Evaluation of products
The evaluation process for media conversion was more streamlined. District 11 viewed conversion in a straightforward manner, with product robustness, intelligence and warranty the key criteria. Staff evaluated product field performance within the environment the district had planned to operate it in.

Another of the district’s challenges was power failure in the field. During evaluation, media converters from Transition Networks were the only conversion products found on the market that provided power failure information from remote units. “That provided a huge amount of value to us. We felt the more automation we could provide to the system, the more benefit a particular product had to us,” explains Dutcher.

On-time product delivery and installation issues also challenged the district. According to Dutcher, “Just getting physical bodies out there to install it (was difficult) because we were breaking new ground in our procurement and our implementation. It hadn’t been done anywhere in the state; in fact, the method used probably hadn’t been done anywhere.”

An important issue was having enough skilled people that understood the technology and the installation. In addition, installing the equipment was outside the scope of normal state responsibilities. In the end, the team that would have ultimate responsibility for maintenance and support would also have to install the equipment. An outside vendor was brought in to leverage its expertise in the installation and testing process.

District 11 also faced a technology ramp-up issue. Although the engineers had appropriate training for managing and maintaining the traffic system, they lacked specific expertise in new technologies, such as Ethernet.

“The state doesn’t have the resources to hire full-time outside resources to manage and maintain, so we have to find ways to do it ourselves. The best way to leverage those dollars is to train internal people,” states Dutcher. District 11 used an outside training company and, although the training caused some delay in the project, it was critical to its overall success.

Financing the system
The district chose to use the California Multiple Awards Schedule (CMAS) for its procurement method. The CMAS program required District 11 to make a best-value selection by evaluating direct cost, maintenance and the ability to manage the systems.
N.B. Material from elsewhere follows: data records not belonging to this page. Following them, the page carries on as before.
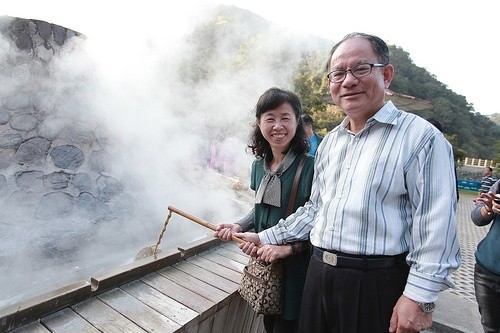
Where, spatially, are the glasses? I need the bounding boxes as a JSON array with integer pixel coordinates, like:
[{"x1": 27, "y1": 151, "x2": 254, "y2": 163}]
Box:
[{"x1": 326, "y1": 63, "x2": 386, "y2": 83}]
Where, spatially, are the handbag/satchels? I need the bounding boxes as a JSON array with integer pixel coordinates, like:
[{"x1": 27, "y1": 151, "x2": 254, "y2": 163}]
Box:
[{"x1": 238, "y1": 256, "x2": 285, "y2": 316}]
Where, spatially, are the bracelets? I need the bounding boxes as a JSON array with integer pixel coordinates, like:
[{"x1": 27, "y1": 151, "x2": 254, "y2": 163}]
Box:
[{"x1": 484, "y1": 204, "x2": 492, "y2": 215}]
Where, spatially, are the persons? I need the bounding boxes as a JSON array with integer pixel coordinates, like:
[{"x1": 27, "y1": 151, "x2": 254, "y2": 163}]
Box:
[
  {"x1": 211, "y1": 133, "x2": 240, "y2": 177},
  {"x1": 214, "y1": 83, "x2": 315, "y2": 333},
  {"x1": 298, "y1": 114, "x2": 323, "y2": 156},
  {"x1": 234, "y1": 32, "x2": 461, "y2": 333},
  {"x1": 478, "y1": 167, "x2": 497, "y2": 197},
  {"x1": 427, "y1": 119, "x2": 459, "y2": 202},
  {"x1": 471, "y1": 177, "x2": 500, "y2": 333}
]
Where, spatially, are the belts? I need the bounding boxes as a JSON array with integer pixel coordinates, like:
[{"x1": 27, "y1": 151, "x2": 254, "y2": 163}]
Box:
[{"x1": 312, "y1": 247, "x2": 409, "y2": 270}]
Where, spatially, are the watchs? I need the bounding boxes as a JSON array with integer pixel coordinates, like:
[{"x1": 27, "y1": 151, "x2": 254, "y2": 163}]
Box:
[{"x1": 415, "y1": 301, "x2": 435, "y2": 313}]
Maintenance and remote-management capability represented a significant cost over the life of the project. Remote management, diagnostics and warranty thus were important considerations.

“Right now, our resources are limited in terms of staffing and we don’t have the ability to go out and do a lot of heavy diagnostics,” Dutcher says. While evaluating media-conversion products from Transition Networks, Dutcher says, “We found that we could provide an end device that had a certain level of intelligence in it that allowed remote-management information to be sent to our local facility that could decrease the amount of maintenance and evaluation.”
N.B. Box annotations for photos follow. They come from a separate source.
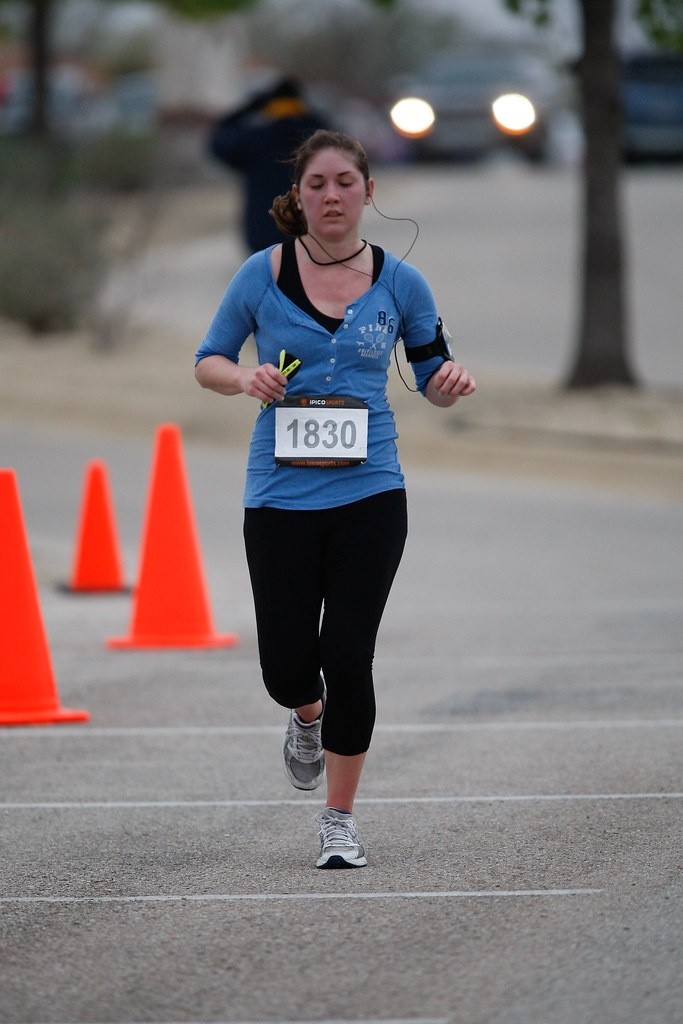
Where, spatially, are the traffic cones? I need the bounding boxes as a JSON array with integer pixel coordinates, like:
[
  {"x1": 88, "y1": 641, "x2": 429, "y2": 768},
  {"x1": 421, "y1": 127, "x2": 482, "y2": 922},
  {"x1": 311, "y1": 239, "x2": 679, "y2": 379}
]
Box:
[
  {"x1": 105, "y1": 421, "x2": 239, "y2": 650},
  {"x1": 55, "y1": 458, "x2": 130, "y2": 593},
  {"x1": 0, "y1": 467, "x2": 89, "y2": 727}
]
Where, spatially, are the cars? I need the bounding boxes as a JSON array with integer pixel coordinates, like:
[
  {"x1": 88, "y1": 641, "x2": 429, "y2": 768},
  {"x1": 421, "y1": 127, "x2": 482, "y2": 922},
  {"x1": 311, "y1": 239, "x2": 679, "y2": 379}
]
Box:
[{"x1": 391, "y1": 52, "x2": 551, "y2": 171}]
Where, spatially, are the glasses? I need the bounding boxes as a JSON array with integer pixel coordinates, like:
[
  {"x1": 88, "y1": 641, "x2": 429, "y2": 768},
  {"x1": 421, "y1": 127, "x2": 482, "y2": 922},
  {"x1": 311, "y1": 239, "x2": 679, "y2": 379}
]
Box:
[{"x1": 260, "y1": 349, "x2": 301, "y2": 406}]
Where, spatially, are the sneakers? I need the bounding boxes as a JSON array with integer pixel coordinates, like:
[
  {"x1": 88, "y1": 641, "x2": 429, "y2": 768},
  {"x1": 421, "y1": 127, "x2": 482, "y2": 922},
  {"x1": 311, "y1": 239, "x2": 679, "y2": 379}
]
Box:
[
  {"x1": 283, "y1": 687, "x2": 328, "y2": 791},
  {"x1": 317, "y1": 808, "x2": 369, "y2": 869}
]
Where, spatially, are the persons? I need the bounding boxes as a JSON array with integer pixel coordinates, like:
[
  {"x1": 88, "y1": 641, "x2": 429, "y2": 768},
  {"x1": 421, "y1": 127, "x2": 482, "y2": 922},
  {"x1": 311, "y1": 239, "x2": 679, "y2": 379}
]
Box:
[
  {"x1": 195, "y1": 130, "x2": 480, "y2": 867},
  {"x1": 208, "y1": 77, "x2": 336, "y2": 251}
]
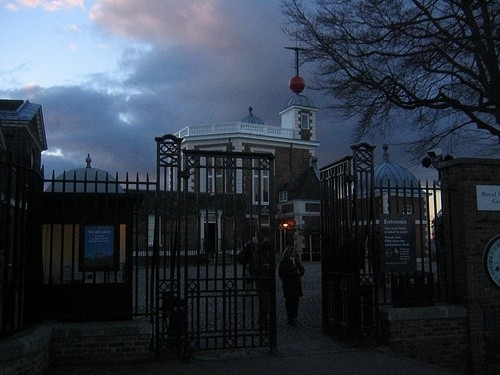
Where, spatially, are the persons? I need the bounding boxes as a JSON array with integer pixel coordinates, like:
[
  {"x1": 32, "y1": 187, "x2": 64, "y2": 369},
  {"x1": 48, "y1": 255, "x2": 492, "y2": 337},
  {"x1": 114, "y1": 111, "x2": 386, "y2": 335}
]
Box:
[
  {"x1": 236, "y1": 230, "x2": 273, "y2": 322},
  {"x1": 279, "y1": 245, "x2": 305, "y2": 329}
]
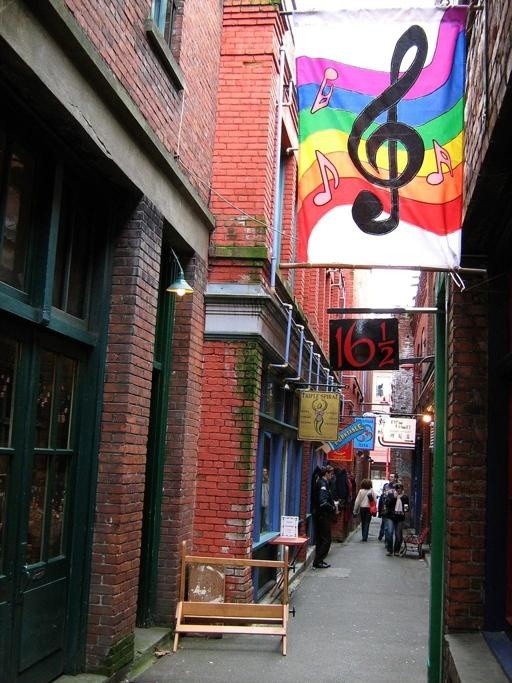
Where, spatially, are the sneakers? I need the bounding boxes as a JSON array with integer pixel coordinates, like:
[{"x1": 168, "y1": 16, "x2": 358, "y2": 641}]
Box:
[
  {"x1": 394, "y1": 552, "x2": 399, "y2": 556},
  {"x1": 385, "y1": 552, "x2": 393, "y2": 556}
]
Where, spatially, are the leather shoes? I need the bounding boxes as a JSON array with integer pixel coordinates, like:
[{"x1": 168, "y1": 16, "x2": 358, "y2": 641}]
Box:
[{"x1": 313, "y1": 562, "x2": 330, "y2": 568}]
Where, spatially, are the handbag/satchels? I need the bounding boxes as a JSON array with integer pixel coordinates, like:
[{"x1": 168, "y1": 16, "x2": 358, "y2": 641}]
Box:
[{"x1": 369, "y1": 489, "x2": 377, "y2": 517}]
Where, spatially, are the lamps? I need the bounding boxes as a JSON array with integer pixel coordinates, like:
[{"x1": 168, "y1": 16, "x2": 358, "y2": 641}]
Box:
[{"x1": 166, "y1": 244, "x2": 195, "y2": 297}]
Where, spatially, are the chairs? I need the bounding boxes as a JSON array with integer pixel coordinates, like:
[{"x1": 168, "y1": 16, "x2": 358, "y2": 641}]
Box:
[{"x1": 400, "y1": 526, "x2": 430, "y2": 557}]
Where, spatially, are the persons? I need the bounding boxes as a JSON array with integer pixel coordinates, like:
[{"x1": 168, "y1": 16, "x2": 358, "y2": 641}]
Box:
[
  {"x1": 313, "y1": 464, "x2": 337, "y2": 568},
  {"x1": 377, "y1": 483, "x2": 389, "y2": 542},
  {"x1": 385, "y1": 473, "x2": 402, "y2": 548},
  {"x1": 381, "y1": 484, "x2": 411, "y2": 557},
  {"x1": 262, "y1": 467, "x2": 271, "y2": 534},
  {"x1": 353, "y1": 479, "x2": 378, "y2": 543}
]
Although staff followed the Ethernet IP directive from the DIT, the overall selection and decision to purchase was made within District 11. Dutcher and others within District 11 decided to avoid submitting the solution for a public bid because of the probability of an “or/equal” vendor applying. An or/equal could be viewed as a viable solution, though, in reality, would compromise the specific needs of District 11. Using the CMAS program allowed District 11 to avoid the potential issue.

District 11 has already realized savings by having real-time access to accurate information. Awareness of traffic situations allows the TMC to access situations and proactively address potential impacts on traffic systems. With up-to-date information, the TMC is minimizing the impact of traffic issues. The new infrastructure also allows future IP-enabled products to be deployed that will provide more value for overall operation needs.

“Using much of the same technology deployed in the HQ-IT’s WAN, we were able to leverage the IT program’s knowledge base and resources,” says Cather. “The end result was a state-of-the-art, IP-based fiber-optic system that is very scaleable and can be operated and managed more efficiently.”